Former Google TPU engineers are building a purpose-designed processor aimed at accelerating large language models.
AI chip startup MatX has secured fresh capital to advance development of its custom processor designed specifically for large language model workloads, the company shared in an official statement.
The $500 million Series B round was led by Jane Street and Situational Awareness LP, an investment fund founded by former OpenAI researcher Leopold Aschenbrenner. Participants include Spark Capital, Daniel Gross and Nat Friedman’s fund, Patrick Collison and John Collison, Triatomic Capital, Harpoon Ventures, Andrej Karpathy, Dwarkesh Patel, Alchip Technologies, and Marvell Technology, among others.
Founded in 2023 by former Google TPU engineers Reiner Pope and Mike Gunter, MatX is focused on building hardware tailored for AI training and inference at scale. Pope previously led AI software development for Google’s tensor processing units, while Gunter worked on TPU hardware design before launching the startup.
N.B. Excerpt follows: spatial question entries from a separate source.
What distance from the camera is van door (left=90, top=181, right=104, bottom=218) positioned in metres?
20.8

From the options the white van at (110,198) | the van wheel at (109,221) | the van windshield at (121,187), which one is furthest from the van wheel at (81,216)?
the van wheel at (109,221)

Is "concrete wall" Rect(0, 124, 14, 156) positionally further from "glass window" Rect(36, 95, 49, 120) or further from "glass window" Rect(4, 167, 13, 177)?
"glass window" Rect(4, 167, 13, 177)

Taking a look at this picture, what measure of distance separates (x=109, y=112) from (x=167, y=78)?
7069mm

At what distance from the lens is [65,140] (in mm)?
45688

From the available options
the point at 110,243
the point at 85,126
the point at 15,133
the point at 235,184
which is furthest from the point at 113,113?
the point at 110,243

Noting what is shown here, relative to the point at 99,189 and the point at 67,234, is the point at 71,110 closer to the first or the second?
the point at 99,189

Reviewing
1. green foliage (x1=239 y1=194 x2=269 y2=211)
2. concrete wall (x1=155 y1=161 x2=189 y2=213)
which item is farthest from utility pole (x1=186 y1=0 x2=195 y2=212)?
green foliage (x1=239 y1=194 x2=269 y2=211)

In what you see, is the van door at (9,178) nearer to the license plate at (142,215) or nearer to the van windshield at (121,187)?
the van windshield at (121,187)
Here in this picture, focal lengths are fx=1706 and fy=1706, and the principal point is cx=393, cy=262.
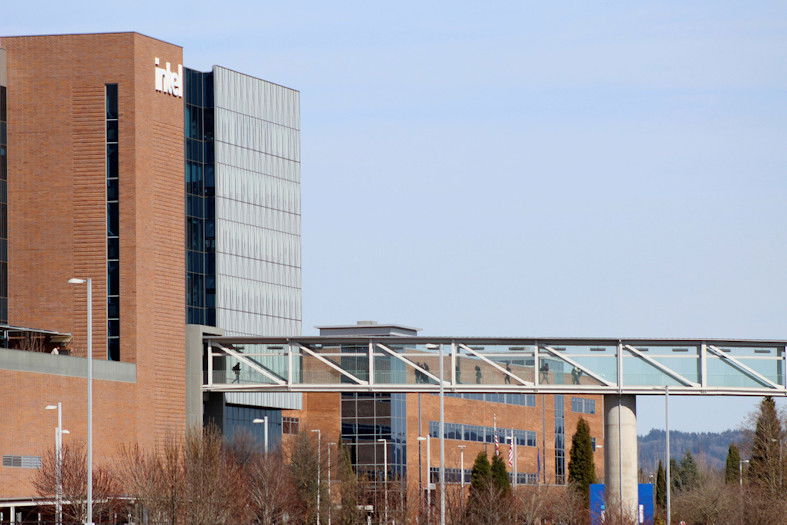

The company’s flagship chip, MatX One, is based on what it describes as a splittable systolic array architecture. MatX says the design targets high throughput for large language models while maintaining low latency. Its architecture combines SRAM-based latency characteristics with high-bandwidth memory (HBM) to support longer context workloads.
The new funding will help complete development and scale manufacturing in partnership with Taiwan Semiconductor Manufacturing Co. (TSMC), with shipments planned for 2027.
The Series B follows a roughly $100 million Series A raised in 2024. The company has not disclosed its latest valuation.
MatX is entering a competitive AI hardware landscape where Nvidia remains the dominant supplier of GPUs for AI training and inference. However, sustained demand for AI compute has created room for startups developing specialized accelerators built specifically for large language models.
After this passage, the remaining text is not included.